I stopped and watched as Laura put her forearms down on the picnic table and rested her head on them while she cried brokenly. I tried to be impassive but it was hard. I almost told her I would take her daughter away too but that's a cruel thing to say--much less do--to a woman. I'd hold it back as the only trump card I had left, but I hoped I wouldn't have to play it. My daughter deserved better than to be used as a pawn.

After a time, Laura's weeping subsided to the occasional sob and then faded away to nothing. She brought her head up to look at me from eyes drowned in harsh tears. She nodded her head vehemently.

"Okay, Mark," she said unsteadily, "I'll do it." The anguish on her face was plain to see.

"That's good, honey," I said, not minding the small endearment this time.

"Will you come with me?" she asked, almost pathetically. She held her breath and held her body stiffly while she waited for my answer. I didn't hesitate.

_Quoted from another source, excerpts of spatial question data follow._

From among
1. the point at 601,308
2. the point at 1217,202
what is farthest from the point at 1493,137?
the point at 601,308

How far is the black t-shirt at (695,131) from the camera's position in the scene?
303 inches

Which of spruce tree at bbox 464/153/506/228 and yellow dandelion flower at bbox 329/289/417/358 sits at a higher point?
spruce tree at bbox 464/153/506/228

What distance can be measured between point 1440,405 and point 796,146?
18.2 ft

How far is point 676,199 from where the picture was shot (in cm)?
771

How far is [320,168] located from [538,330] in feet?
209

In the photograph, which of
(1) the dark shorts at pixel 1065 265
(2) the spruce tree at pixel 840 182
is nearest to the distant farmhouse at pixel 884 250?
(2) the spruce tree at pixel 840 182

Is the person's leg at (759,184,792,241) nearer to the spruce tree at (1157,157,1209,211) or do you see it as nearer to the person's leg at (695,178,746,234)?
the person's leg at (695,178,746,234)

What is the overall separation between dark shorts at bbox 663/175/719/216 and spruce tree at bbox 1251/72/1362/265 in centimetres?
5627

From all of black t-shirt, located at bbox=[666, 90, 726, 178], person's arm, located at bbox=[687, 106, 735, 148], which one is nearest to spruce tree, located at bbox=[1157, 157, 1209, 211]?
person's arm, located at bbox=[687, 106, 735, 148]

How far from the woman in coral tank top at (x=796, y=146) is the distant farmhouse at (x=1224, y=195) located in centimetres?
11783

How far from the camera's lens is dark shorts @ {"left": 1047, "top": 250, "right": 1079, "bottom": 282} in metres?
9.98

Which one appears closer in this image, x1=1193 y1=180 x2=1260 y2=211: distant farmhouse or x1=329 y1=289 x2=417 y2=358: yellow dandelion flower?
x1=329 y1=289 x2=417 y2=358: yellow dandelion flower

"Of course," I said, smiling gently. "Where else would I be?" I asked her. She smiled and caught my hand up in hers. We walked hand in hand back to my SUV. I didn't mind it nearly as much as I thought I would.

********

A week later:

Laura's marathon session with Doctor Jamison had been three days ago, on Friday afternoon. I'd been there, as I promised Laura I would be, but I wasn't allowed in the room with them. The doctor just would not allow that. One of the requirements for hypnosis, she said, was that the patient had to concentrate their attention on one person and if I was in the room, Laura would be constantly looking to me for feedback. It just wouldn't have worked, so I sat in the waiting room and worked on memorizing the contents of sixteen magazines on the rack there. When I woke up, I couldn't turn my head to the right at all.

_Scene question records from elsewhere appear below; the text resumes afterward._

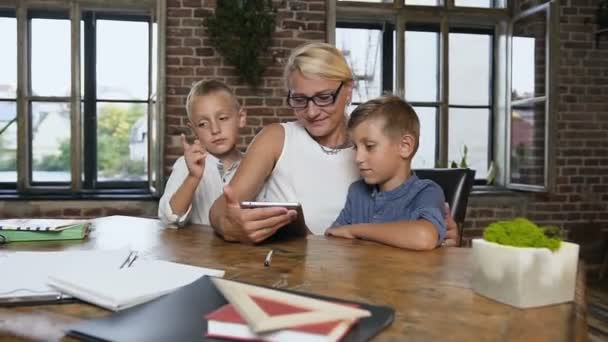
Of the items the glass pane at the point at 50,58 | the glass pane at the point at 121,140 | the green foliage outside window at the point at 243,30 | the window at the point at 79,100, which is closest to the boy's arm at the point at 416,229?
the green foliage outside window at the point at 243,30

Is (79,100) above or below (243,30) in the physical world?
below

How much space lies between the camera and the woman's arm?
1.47m

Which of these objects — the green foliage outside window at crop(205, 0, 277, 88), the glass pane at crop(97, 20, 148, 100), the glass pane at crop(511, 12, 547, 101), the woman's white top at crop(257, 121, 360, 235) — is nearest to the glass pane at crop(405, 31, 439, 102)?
the glass pane at crop(511, 12, 547, 101)

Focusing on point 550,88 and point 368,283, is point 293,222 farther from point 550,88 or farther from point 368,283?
point 550,88

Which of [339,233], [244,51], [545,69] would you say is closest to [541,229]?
[339,233]

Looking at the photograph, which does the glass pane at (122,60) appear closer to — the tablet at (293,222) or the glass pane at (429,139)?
the glass pane at (429,139)

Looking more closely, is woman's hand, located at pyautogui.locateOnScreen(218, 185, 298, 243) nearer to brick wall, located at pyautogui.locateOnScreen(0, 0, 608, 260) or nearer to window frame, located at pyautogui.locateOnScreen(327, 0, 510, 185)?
brick wall, located at pyautogui.locateOnScreen(0, 0, 608, 260)

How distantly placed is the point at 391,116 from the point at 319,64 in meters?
0.27

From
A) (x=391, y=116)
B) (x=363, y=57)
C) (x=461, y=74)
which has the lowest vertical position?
(x=391, y=116)

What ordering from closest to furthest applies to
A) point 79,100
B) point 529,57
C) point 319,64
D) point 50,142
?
point 319,64
point 79,100
point 50,142
point 529,57

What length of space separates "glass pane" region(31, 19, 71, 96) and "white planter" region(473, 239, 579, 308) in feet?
12.5

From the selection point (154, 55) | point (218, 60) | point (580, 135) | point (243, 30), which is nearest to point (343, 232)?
point (243, 30)

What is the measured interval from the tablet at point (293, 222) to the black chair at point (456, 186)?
2.37ft

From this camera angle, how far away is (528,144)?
4.46 metres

Laura had come out of the doctor's office ashen faced and obviously shaken. She hadn't wanted to talk to me at all. Neither of them had. I was a little pissed off; I'd waited for four hours and nobody wanted to say a word. I knew the doctor and Laura had also met for a couple of hours on Saturday and a short while on Sunday, but I didn't know what they discussed. I was ready for some answers.

"Good morning, Mr. Archer," Doctor Jamison said amiably. She sat behind her desk, leaning back in her chair and her elbows resting on the chair arms. Her hands were clasped comfortably across her belly. The doctor looked content, though Laura was far less happy to be there.